Deep Learning AMI
Developer Guide

Inference

This section will guide you on how to run inference on Deep Learning Containers for EC2 using MXNet, PyTorch, and TensorFlow.

For a complete list of AWS Deep Learning Containers, refer to Deep Learning Containers Images.

Note

MKL users: read the AWS Deep Learning Containers MKL Recommendations to get the best training or inference performance.

TensorFlow Inference

To demonstrate how we can use Deep Learning Containers for inference, we will use a simple "half plus two" model with TensorFlow Serving. We recommend using the Deep Learning Base AMI for TensorFlow. After logging into your instance run the following:

$ git clone -b r1.14 https://github.com/tensorflow/serving.git $ cd serving $ git checkout r1.14

Now we can start TensorFlow Serving using the Deep Learning Containers for this model. Note that unlike the Deep Learning Containers for training, model serving starts immediately upon running the container and runs as a background process.

  • For CPU:

    $ docker run -p 8500:8500 -p 8501:8501 --name tensorflow-inference --mount type=bind,source=$(pwd)/tensorflow_serving/servables/tensorflow/testdata/saved_model_half_plus_two_cpu,target=/models/saved_model_half_plus_two -e MODEL_NAME=saved_model_half_plus_two -d <cpu inference container>

    For example:

    $ docker run -p 8500:8500 -p 8501:8501 --name tensorflow-inference --mount type=bind,source=$(pwd)/tensorflow_serving/servables/tensorflow/testdata/saved_model_half_plus_two_cpu,target=/models/saved_model_half_plus_two -e MODEL_NAME=saved_model_half_plus_two -d 763104351884.dkr.ecr.us-east-1.amazonaws.com/tensorflow-inference:1.14.0-cpu-py36-ubuntu18.04
  • For GPU:

    $ nvidia-docker run -p 8500:8500 -p 8501:8501 --name tensorflow-inference --mount type=bind,source=$(pwd)/tensorflow_serving/servables/tensorflow/testdata/saved_model_half_plus_two_gpu,target=/models/saved_model_half_plus_two -e MODEL_NAME=saved_model_half_plus_two -d <gpu inference container>

    For example:

    $ nvidia-docker run -p 8500:8500 -p 8501:8501 --name tensorflow-inference --mount type=bind,source=$(pwd)/tensorflow_serving/servables/tensorflow/testdata/saved_model_half_plus_two_gpu,target=/models/sad_model_half_plus_two -e MODEL_NAME=saved_model_half_plus_two -d 763104351884.dkr.ecr.us-east-1.amazonaws.com/tensorflow-inference:1.14.0-gpu-py36-cu100-ubuntu16.04

Now we can run inference with the AWS Deep Learning Containers.

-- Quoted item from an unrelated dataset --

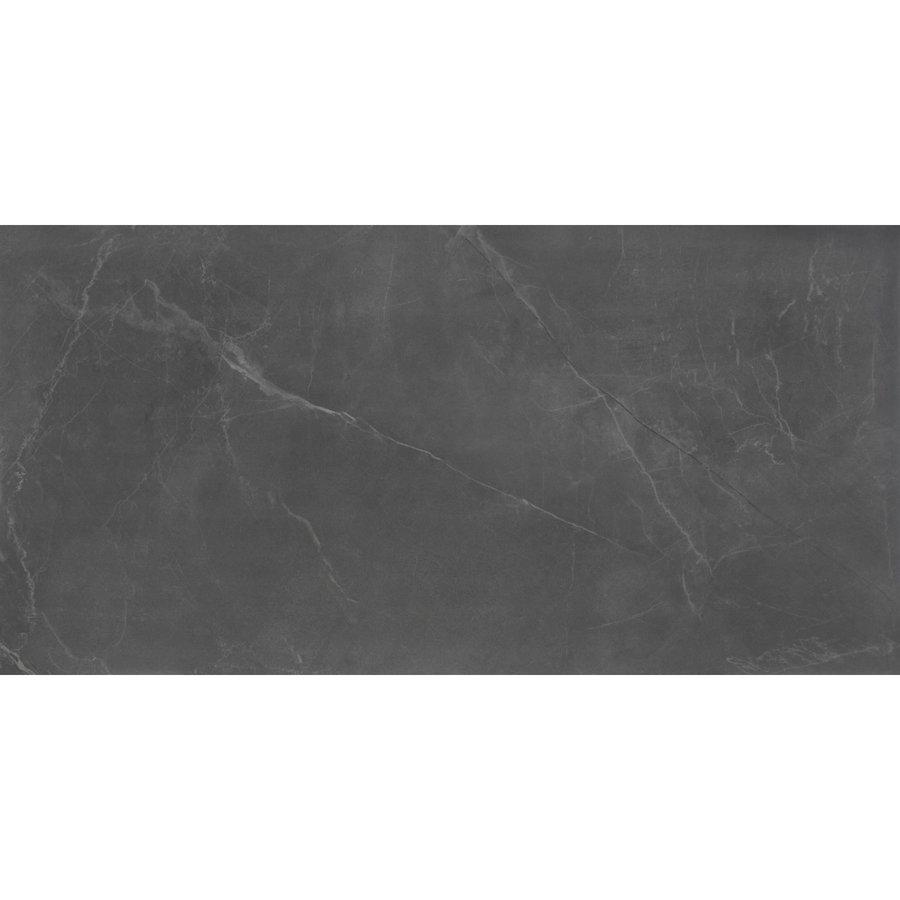 Vloertegel Stonemood 60x120 cm Steel (Doosinhoud 1,43m2)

$ curl -d '{"instances": [1.0, 2.0, 5.0]}' -X POST http://127.0.0.1:8501/v1/models/saved_model_half_plus_two:predict

The output will look similar to the following:

{ "predictions": [2.5, 3.0, 4.5 ] }

Note

If you want to debug the container's output, you can attach to it using the name:

$ docker attach <your docker container name>

In this example we used tensorflow-inference.

MXNet Inference

To begin inference with MXNet, we will use a pre-trained model from a public S3 bucket.

For CPU instances run:

$ docker run -itd --name mms -p 80:8080 -p 8081:8081 <your container image id> \ mxnet-model-server --start --mms-config /home/model-server/config.properties \ --models squeezenet=https://s3.amazonaws.com/model-server/models/squeezenet_v1.1/squeezenet_v1.1.model

For GPU instances run:

$ nvidia-docker run -itd --name mms -p 80:8080 -p 8081:8081 <your container image id> \ mxnet-model-server --start --mms-config /home/model-server/config.properties \ --models squeezenet=https://s3.amazonaws.com/model-server/models/squeezenet_v1.1/squeezenet_v1.1.model

Note: The config file is included in the container.

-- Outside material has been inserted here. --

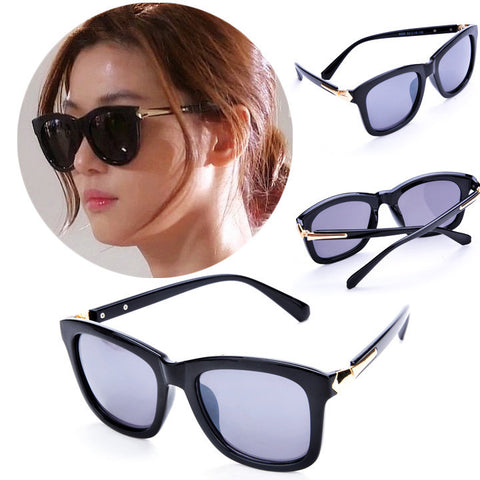 Classic Cat Eye Shades Black Frame Sunglasses - MeetYoursFashion - 1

With your server started, you can now run inference from a different window using:

$ curl -O https://s3.amazonaws.com/model-server/inputs/kitten.jpg curl -X POST http://127.0.0.1/predictions/squeezenet -T kitten.jpg

Once you are done using your container, you can remove it using:

$ docker rm -f mms

PyTorch Inference

To begin inference with PyTorch, we will use a model pre-trained on Imagenet from a public S3 bucket. Similar to MXNet containers, inference is served using mxnet-model-server, which can support any framework as the backend. For more information, see Model Server for Apache MXNet and this blog on Deploying PyTorch inference with MXNet Model Server.

For CPU instances, run:

$ docker run -itd --name mms -p 80:8080 -p 8081:8081 <your container image id> \ mxnet-model-server --start --mms-config /home/model-server/config.properties \ --models densenet=https://dlc-samples.s3.amazonaws.com/pytorch/multi-model-server/densenet/densenet.mar

For GPU instances, run:

$ nvidia-docker run -itd --name mms -p 80:8080 -p 8081:8081 <your container image id> \ mxnet-model-server --start --mms-config /home/model-server/config.properties \ --models densenet=https://dlc-samples.s3.amazonaws.com/pytorch/multi-model-server/densenet/densenet.mar

If you have docker-ce version >=19.03, you can use the --gpus flag with docker run.

Note: The config file is included in the container.

With your server started, you can now run inference from a different window using:

$ curl -O https://s3.amazonaws.com/model-server/inputs/flower.jpg curl -X POST http://127.0.0.1/predictions/densenet -T flower.jpg

Once you are done using your container, you can remove it using:

$ docker rm -f mms